LOUISVILLE, Ky. (AP) — The man accused of tackling U.S. Sen. Rand Paul in the Kentucky lawmaker's yard has been charged with assaulting a member of Congress as part of a federal plea agreement. And his lawyer echoed what's long been suggested by neighbors: The attack stemmed from a dispute about yard maintenance.
Rene Boucher has signed the plea agreement but no date has been set for his guilty plea for the attack on the Republican senator, according to Josh J. Minkler, U.S. attorney for the Southern District of Indiana.
"Assaulting a member of Congress is an offense we take very seriously," Minkler said in a release. "Those who choose to commit such an act will be held accountable."
Boucher faces possible prison time. His attorney says Boucher is "very regretful" about the attack and that it had to do with the upkeep of their yards. Paul and Boucher are longtime neighbors in Bowling Green.
"This is over a matter that most people would regard as trivial," Boucher's attorney, Matt Baker, said in a phone interview Friday. "It has to do with yards and the maintenance of those."
Boucher is "very meticulous" about how he maintains his yard, while Paul takes "a much different approach" to the upkeep of his property, Baker said.
"It all goes to large piles of leaves and branches and yard clutter that were placed on the property line," Baker said.
Some residents of the gated neighborhood had speculated the attack was motivated by a dispute over yard debris.

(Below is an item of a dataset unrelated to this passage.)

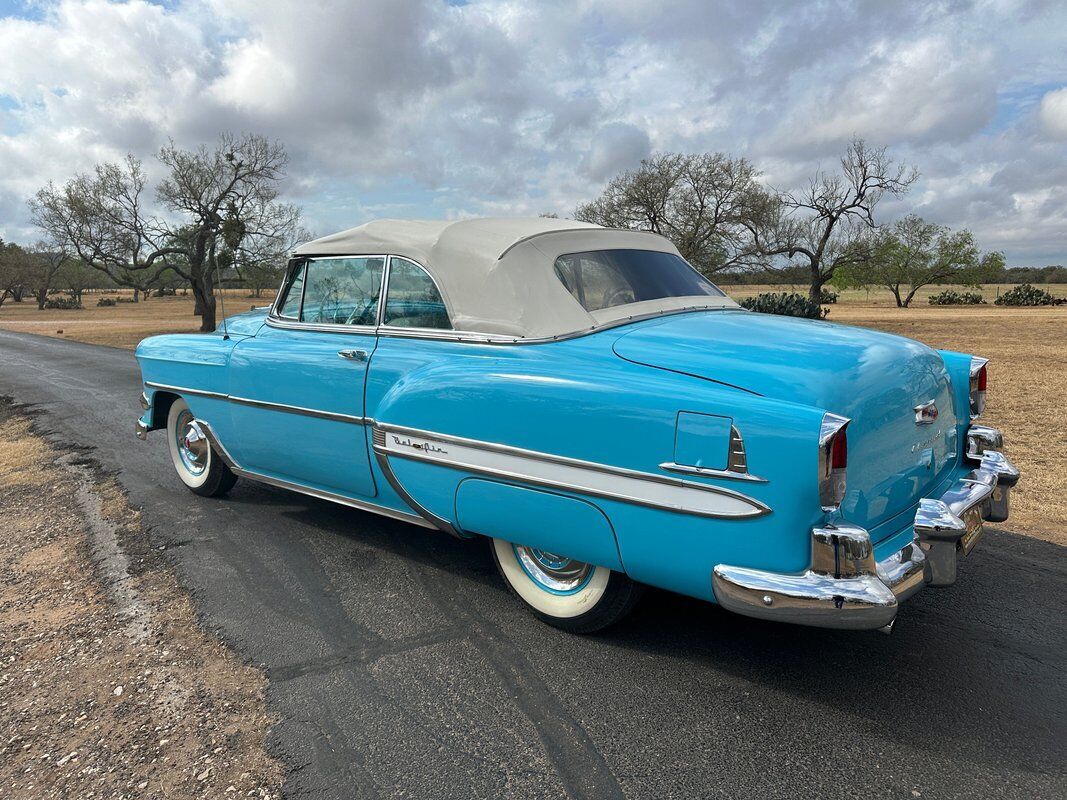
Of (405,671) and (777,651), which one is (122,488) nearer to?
(405,671)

But Paul's office has rejected that. Paul told the Fox News Channel in November that ultimately, the motive does not matter.
Boucher, a retired anesthesiologist in his late 50s, already faces a misdemeanor assault charge in state court in Kentucky. He has pleaded not guilty to that charge.
Baker said Friday that he's hopeful the state charge will be dismissed now that Boucher has reached the plea agreement on the federal charge.
Paul, a former presidential candidate, was attacked Nov. 3 while mowing his lawn at his home. A close friend of Paul's said the senator had gotten off his riding lawn mower to remove a limb when he was tackled from behind. Paul has said he never saw the attacker because he was facing downhill and wearing ear protection from the noise of his lawn mower.
Paul suffered six broken ribs in the attack.
He returned to Washington less than two weeks later but developed pneumonia when he returned to Kentucky. Paul has since said he's recovering well from the attack.
Baker said Friday the attack was "completely, 100 percent out of character" for Boucher. He said his client is looking forward to getting the case resolved.
Boucher faces up to 10 years in prison and a $250,000 fine in the federal case.
"He is facing the possibility of incarceration, but I'm hopeful that it won't be anything toward the top end," Baker said.
Minkler's office was assigned the case after a U.S. attorney in Kentucky recused himself. The case was investigated by the FBI's Louisville office.